Peace for Israel means security, and we must stand with all of our might to protect its right to exist, its territorial integrity.  I see Israel, and never mind saying it, as one of the great outposts of democracy in the world, and a marvelous example of what can be done, how desert land almost can be transformed into an oasis of brotherhood and democracy.  Peace for Israel means security and that security must be a reality.

Dr. King was assassinated just ten days after making these comments.  

Unfortunately, some leaders of the black community have chosen to ignore Dr. King’s moral clarity on Israel.  As author and journalist Jason Riley recently pointed out “black leaders like Jesse Jackson (Dr. King’s protégé) would openly embrace Yasser Arafat and his Palestine Liberation Organization (PLO).”  But the anti-Israel attitudes of a few black leaders do not represent the community as a whole. In fact, quite the opposite is true. Bayard Rustin, a close confidant of Dr. King, saw Arafat for what he was: a “terrorist.”  And as far back as 1975 Rustin established B.A.S.I.C. — Black Americans to Support Israel Committee — whose members included Coretta Scott King and Dr. Martin Luther King, Sr.   

The reasons for African-American Zionism are many, but at our core, the values that inspired Dr. King, and inspire us today, are found in the Bible.

According to a 2009 Pew Research poll, Black Americans are the most religious group in the nation – by a wide margin.  And that’s not all.  According to the same poll:

Compared with the population overall, for instance, African-Americans are more likely to believe in God with absolute certainty (88 percent vs. 71 percent among the total adult population), [and] interpret Scripture as the literal word of God (55 percent vs. 33 percent).  

These statistics are compelling because the Bible is a Zionist document; support for Israel for many Black Americans is a core biblical issue.  For the contemporary Black Christian, the Jewish people are the rightful inheritors of the modern state of Israel.  Further, Black Christians often identify with the Jewish struggle from slavery to freedom.  Thus it is with great agony and concern that many Black Americans watch the ongoing, worsening rift between Israeli Prime Minister Benjamin Netanyahu and President Barack Obama.   

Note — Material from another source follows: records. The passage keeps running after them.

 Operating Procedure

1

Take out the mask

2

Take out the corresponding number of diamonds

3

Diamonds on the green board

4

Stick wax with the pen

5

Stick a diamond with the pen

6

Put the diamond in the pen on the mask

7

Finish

Likewise, Black Americans, especially those who lived through that time period, look fondly upon the close relationship that existed between the African-American and Jewish communities during the civil rights movement. Thus the strain placed on that historic relationship is equally agonizing and concerning.   

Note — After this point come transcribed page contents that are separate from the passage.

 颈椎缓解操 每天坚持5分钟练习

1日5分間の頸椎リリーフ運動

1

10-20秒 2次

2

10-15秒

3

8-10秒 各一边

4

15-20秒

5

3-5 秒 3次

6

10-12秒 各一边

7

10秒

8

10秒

Yet in spite of this history and mutual communal admiration, it is during the tenure of our first Black President that the U.S.-Israel relationship has reached an historic low. And Jerusalem is not to blame.  

Fundamentally, the problem stems from the diametric foreign policy shift the president has taken in the Middle East, coupled with the excessively hostile and at times completely undignified anti-Netanyahu rhetoric coming from the Obama administration. 

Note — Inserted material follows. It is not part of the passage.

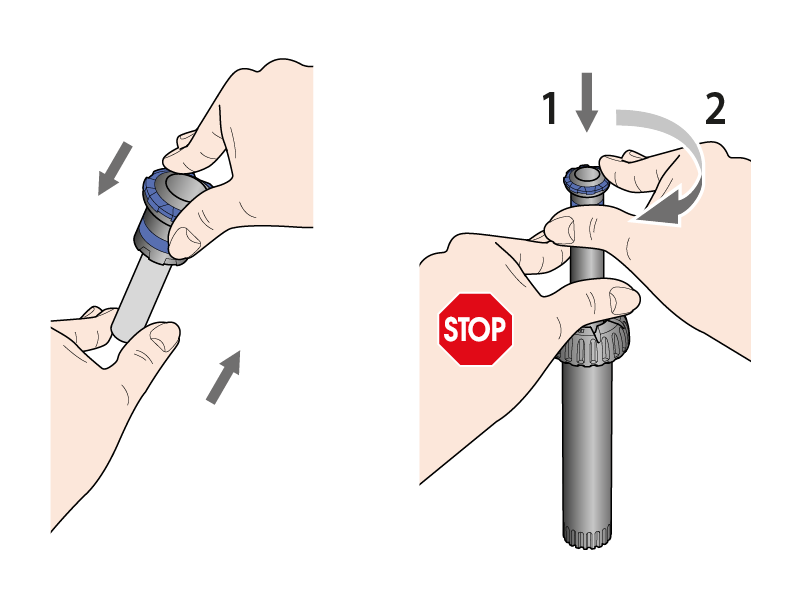 1
2
STOP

Obama’s attempt to negotiate with the Iran may sound like a good idea in principle, but the president has failed to meet even his own standards in these negotiations.  And when Israelis did not elect for their leader Obama’s (ostensibly) preferred candidate, the Obama administration threw a diplomatic “temper tantrum,” which only ended once members of his own party demanded the president’s staff end their childish behavior.  

For some time, there have been increasing rumblings that the Democratic Party establishment takes the African-American vote for granted. I won’t comment on that as it pertains to any other issue, but when it comes to African-American support for Israel, the Democrats – including some members of the Congressional Black Caucus – would do well to remember we are first and foremost a biblically inspired people, and that Black Americans, like all Americans, will judge candidates not “by the color of their skin, but by the content of their character.”

Washington is the Diversity Outreach coordinator for Christians United for Israel.